Magical Reflections on Soap Bubbles


Though Richard Heeks first caught the world’s attention when he captured the exact moment when a bubble bursts (see Reflection Perfect, immediately below), you’d be surprised to find out that the Huddersfield, UK-based photographer actually got into photographing soap bubbles for a completely different reason. Inspired by a scene in the movie Blade Runner, where there’s a close-up shot of the human eye with fire reflected on the pupil and iris, Heeks decided he wanted to try his hand at photographing reflections in the eyes. One day, however, that all changed. He just so happened to blow soap bubbles and noticed how strangely beautiful the reflections appeared. “I got kind of obsessed with trying to photograph the reflections and trying all kinds of different bubble mixtures and photography techniques,” he tells us.

For Reflection Perfection, Heeks prides himself in not using any electronic devices to time the popping. He took a few thousand shots before he could get that one – mid-burst, in focus and in a pretty shade of blue. “It was really exciting to see the photograph on the back of the camera. I knew I’d created something beautiful,” he says.

It’s this self-professed obsession with bubbles that keeps the PhD student continually pushing himself in this field. He’s used a special bubble mixture (called Zubbles), shot bubbles inside bubbles, created macro close-ups of soap film, and has even stuck needles in them to show that suspenseful moment when a needle penetrates its surface.

Looking through all of his photos, it’s still his bubble reflections that make us stand back in awe. If you look closely, you can see Heeks in the middle of every photograph. While in some, he simply shoots bubbles with his patio door open, capturing breathtaking landscapes right outside his door, in still others, he manages to capture bubbles as they fly right over his head, creating a near unbelievable, non-Photoshopped panoramic view. “I found a shaded tree to get the all-important dark background,” he writes on Flickr. “Nature provides!”
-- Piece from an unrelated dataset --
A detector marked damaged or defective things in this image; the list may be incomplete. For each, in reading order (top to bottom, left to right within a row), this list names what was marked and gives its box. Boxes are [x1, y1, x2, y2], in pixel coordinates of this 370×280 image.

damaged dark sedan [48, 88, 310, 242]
When asked what tips he could give on bubble photography, Heeks shared this:

“A really important tip is to have a dark background behind the bubble, because the background brings out the color of the bubble. A bright background, by contrast, makes the bubble look transparent. Another tip is to blow a few bubbles before taking the photograph. The first bubbles to come off the bubble wand are really wet, which produces a thick film to the bubble. Different film thicknesses create different colors, with the thinner films being more vibrant blues and yellows. I love the blues and pinks that come with a thin film. A bright sunny day also makes for beautiful light patterns in the bubble, because the sun can create bright spots and lines. You should be careful with the sunlight though, because the spots are very bright and could reflect into your eyes.”